Oximeter for COVID-19: Sellers using loopholes in India's MRP regime to overcharge

Price of oximeters have gone up from Rs 900 to Rs 2,000-3,000 since the beginning of the second wave of the pandemic

By Tilkesh Bhadala
Published: Thursday 20 May 2021
Profiteering in oximeter trade and need for immediate regulation

The Union Ministry of Chemical and Fertilizers had directed National Pharmaceutical Price Authority (NPPA) in July 2020 to specifically control prices for oxygen concentrators and pulse oximeters. NPPA had issued it to manufacturers and had asked them to share details of the maximum retail price (MRP) set by them.

The MRP regime in India is non-transparent and is in dire need of reforms. It only has symbolic value as it does not reflect the actual market price.

This has become more evident with the novel coronavirus disease (COVID-19) crisis where MRP is being used as a shield for profiteering from medical equipments like oximeter.

Oximeters were earlier available at Rs 900 before the second wave of the pandemic. The same models are now being sold at Rs 2,000-3,000. The catch here is that the MRP marked on the box is Rs 3,500-4,000.

There is no set method in India to arrive at the MRP. Ideally, it should be the cost of production plus profit but manufacturers are using MRP to escape the regulatory net of authorities like NPPA.

The over-reliance of our laws to regulate prices of packaged products and goods (non-scheduled) based on only MRP is a grave error. It makes the whole regulation process toothless and ineffective.

Last June, the NPPA issued a memorandum saying that the MRP cannot be increased by more than 10 per cent in a year. As oximeter comes under non-scheduled list, its MRP is not calculated by the method provided in Drugs Price Control Order, 2013 (DPCO) leaving the scope of MRP manipulation at the will of manufacturers.

As the whole regulation of non-scheduled list is based on MRP, it is shocking that there is no check on how this MRP is fixed by manufacturers. This means manufacturers can set MRP Rs 200-300 per cent high over and above the production cost, and can keep earning super profits while escaping the regulatory radar of NPPA.

I have come across many wholesellers who are selling oximeter in bulk at Rs 615-750 per piece, including 12 per cent goods and services tax. The delivery timeline ranges between 5-10 days. The product comes with 1 year manufacturer warranty.

Immediate action required

There is a need for bringing the oximeter under scheduled list of DPCO, read with Essential Commodities Act, to bring down the price and curb profiteering. The DPCO also provides for a method to determine ceiling price with a reasonable retail margin of 16 per cent.

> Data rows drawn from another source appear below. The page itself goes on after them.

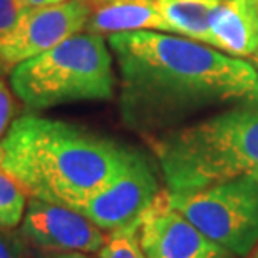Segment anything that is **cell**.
I'll return each instance as SVG.
<instances>
[{
  "instance_id": "obj_17",
  "label": "cell",
  "mask_w": 258,
  "mask_h": 258,
  "mask_svg": "<svg viewBox=\"0 0 258 258\" xmlns=\"http://www.w3.org/2000/svg\"><path fill=\"white\" fill-rule=\"evenodd\" d=\"M0 258H22V245L9 228H0Z\"/></svg>"
},
{
  "instance_id": "obj_9",
  "label": "cell",
  "mask_w": 258,
  "mask_h": 258,
  "mask_svg": "<svg viewBox=\"0 0 258 258\" xmlns=\"http://www.w3.org/2000/svg\"><path fill=\"white\" fill-rule=\"evenodd\" d=\"M20 236L39 248L99 253L106 245L104 230L74 208L29 198Z\"/></svg>"
},
{
  "instance_id": "obj_18",
  "label": "cell",
  "mask_w": 258,
  "mask_h": 258,
  "mask_svg": "<svg viewBox=\"0 0 258 258\" xmlns=\"http://www.w3.org/2000/svg\"><path fill=\"white\" fill-rule=\"evenodd\" d=\"M64 2H67V0H25V5H27V9H32V7H50V5H59Z\"/></svg>"
},
{
  "instance_id": "obj_15",
  "label": "cell",
  "mask_w": 258,
  "mask_h": 258,
  "mask_svg": "<svg viewBox=\"0 0 258 258\" xmlns=\"http://www.w3.org/2000/svg\"><path fill=\"white\" fill-rule=\"evenodd\" d=\"M25 10V0H0V34L7 32Z\"/></svg>"
},
{
  "instance_id": "obj_12",
  "label": "cell",
  "mask_w": 258,
  "mask_h": 258,
  "mask_svg": "<svg viewBox=\"0 0 258 258\" xmlns=\"http://www.w3.org/2000/svg\"><path fill=\"white\" fill-rule=\"evenodd\" d=\"M221 0H154L159 15L168 25V34L211 45L210 19Z\"/></svg>"
},
{
  "instance_id": "obj_11",
  "label": "cell",
  "mask_w": 258,
  "mask_h": 258,
  "mask_svg": "<svg viewBox=\"0 0 258 258\" xmlns=\"http://www.w3.org/2000/svg\"><path fill=\"white\" fill-rule=\"evenodd\" d=\"M84 30L99 35L133 30L168 32V25L154 0H94Z\"/></svg>"
},
{
  "instance_id": "obj_7",
  "label": "cell",
  "mask_w": 258,
  "mask_h": 258,
  "mask_svg": "<svg viewBox=\"0 0 258 258\" xmlns=\"http://www.w3.org/2000/svg\"><path fill=\"white\" fill-rule=\"evenodd\" d=\"M159 193L161 189L151 164L143 154L136 153L112 181L91 196L77 211L111 233L138 226Z\"/></svg>"
},
{
  "instance_id": "obj_1",
  "label": "cell",
  "mask_w": 258,
  "mask_h": 258,
  "mask_svg": "<svg viewBox=\"0 0 258 258\" xmlns=\"http://www.w3.org/2000/svg\"><path fill=\"white\" fill-rule=\"evenodd\" d=\"M121 74V116L156 131L211 106L258 99L256 67L208 44L156 30L107 37Z\"/></svg>"
},
{
  "instance_id": "obj_20",
  "label": "cell",
  "mask_w": 258,
  "mask_h": 258,
  "mask_svg": "<svg viewBox=\"0 0 258 258\" xmlns=\"http://www.w3.org/2000/svg\"><path fill=\"white\" fill-rule=\"evenodd\" d=\"M251 64H253L256 67V71H258V52L255 55H251Z\"/></svg>"
},
{
  "instance_id": "obj_19",
  "label": "cell",
  "mask_w": 258,
  "mask_h": 258,
  "mask_svg": "<svg viewBox=\"0 0 258 258\" xmlns=\"http://www.w3.org/2000/svg\"><path fill=\"white\" fill-rule=\"evenodd\" d=\"M55 258H92V256L82 253V251H62V253L55 255Z\"/></svg>"
},
{
  "instance_id": "obj_6",
  "label": "cell",
  "mask_w": 258,
  "mask_h": 258,
  "mask_svg": "<svg viewBox=\"0 0 258 258\" xmlns=\"http://www.w3.org/2000/svg\"><path fill=\"white\" fill-rule=\"evenodd\" d=\"M91 12V0H67L50 7L27 9L7 32L0 34V72L12 71L82 32Z\"/></svg>"
},
{
  "instance_id": "obj_14",
  "label": "cell",
  "mask_w": 258,
  "mask_h": 258,
  "mask_svg": "<svg viewBox=\"0 0 258 258\" xmlns=\"http://www.w3.org/2000/svg\"><path fill=\"white\" fill-rule=\"evenodd\" d=\"M101 258H148L139 245L138 226L116 230L107 235L106 245L99 251Z\"/></svg>"
},
{
  "instance_id": "obj_13",
  "label": "cell",
  "mask_w": 258,
  "mask_h": 258,
  "mask_svg": "<svg viewBox=\"0 0 258 258\" xmlns=\"http://www.w3.org/2000/svg\"><path fill=\"white\" fill-rule=\"evenodd\" d=\"M27 198L20 184L0 168V228L12 230L22 223Z\"/></svg>"
},
{
  "instance_id": "obj_5",
  "label": "cell",
  "mask_w": 258,
  "mask_h": 258,
  "mask_svg": "<svg viewBox=\"0 0 258 258\" xmlns=\"http://www.w3.org/2000/svg\"><path fill=\"white\" fill-rule=\"evenodd\" d=\"M169 203L210 240L235 256L258 245V181L236 178L193 191H169Z\"/></svg>"
},
{
  "instance_id": "obj_16",
  "label": "cell",
  "mask_w": 258,
  "mask_h": 258,
  "mask_svg": "<svg viewBox=\"0 0 258 258\" xmlns=\"http://www.w3.org/2000/svg\"><path fill=\"white\" fill-rule=\"evenodd\" d=\"M14 99L10 94V89L5 82L0 79V141L5 136V133L9 131L10 124H12V116H14Z\"/></svg>"
},
{
  "instance_id": "obj_2",
  "label": "cell",
  "mask_w": 258,
  "mask_h": 258,
  "mask_svg": "<svg viewBox=\"0 0 258 258\" xmlns=\"http://www.w3.org/2000/svg\"><path fill=\"white\" fill-rule=\"evenodd\" d=\"M138 151L69 122L20 116L0 141V168L27 193L79 210Z\"/></svg>"
},
{
  "instance_id": "obj_3",
  "label": "cell",
  "mask_w": 258,
  "mask_h": 258,
  "mask_svg": "<svg viewBox=\"0 0 258 258\" xmlns=\"http://www.w3.org/2000/svg\"><path fill=\"white\" fill-rule=\"evenodd\" d=\"M168 191H193L236 178L258 181V99L154 141Z\"/></svg>"
},
{
  "instance_id": "obj_8",
  "label": "cell",
  "mask_w": 258,
  "mask_h": 258,
  "mask_svg": "<svg viewBox=\"0 0 258 258\" xmlns=\"http://www.w3.org/2000/svg\"><path fill=\"white\" fill-rule=\"evenodd\" d=\"M138 238L148 258H236L174 210L168 189H161L139 221Z\"/></svg>"
},
{
  "instance_id": "obj_10",
  "label": "cell",
  "mask_w": 258,
  "mask_h": 258,
  "mask_svg": "<svg viewBox=\"0 0 258 258\" xmlns=\"http://www.w3.org/2000/svg\"><path fill=\"white\" fill-rule=\"evenodd\" d=\"M211 47L233 57L258 52V0H221L210 19Z\"/></svg>"
},
{
  "instance_id": "obj_21",
  "label": "cell",
  "mask_w": 258,
  "mask_h": 258,
  "mask_svg": "<svg viewBox=\"0 0 258 258\" xmlns=\"http://www.w3.org/2000/svg\"><path fill=\"white\" fill-rule=\"evenodd\" d=\"M250 258H258V248H255V250H253V255H251Z\"/></svg>"
},
{
  "instance_id": "obj_4",
  "label": "cell",
  "mask_w": 258,
  "mask_h": 258,
  "mask_svg": "<svg viewBox=\"0 0 258 258\" xmlns=\"http://www.w3.org/2000/svg\"><path fill=\"white\" fill-rule=\"evenodd\" d=\"M114 86L106 40L87 30L10 71L14 94L32 111L77 101H109Z\"/></svg>"
}]
</instances>
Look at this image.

It is an urgent call for the government to do the necessary and help people with whatever it can. NPPA should rise up to the task to give people a sigh of relief and ray of hope by doing what it is mandated to do.

The government must take speedy measures as it had taken for sanitisers and masks (N95 and surgical) during the onset of pandemic, which significantly brought down their MRP.

During the prolonged second wave, fresh demands will pour in for oximeter. In the current situation when hospitals are flooded with patients, early diagnosis of oxygen saturation drop can provide much-needed respite and save lives.

Views expressed are the author’s own and don’t necessarily reflect those of Down To Earth.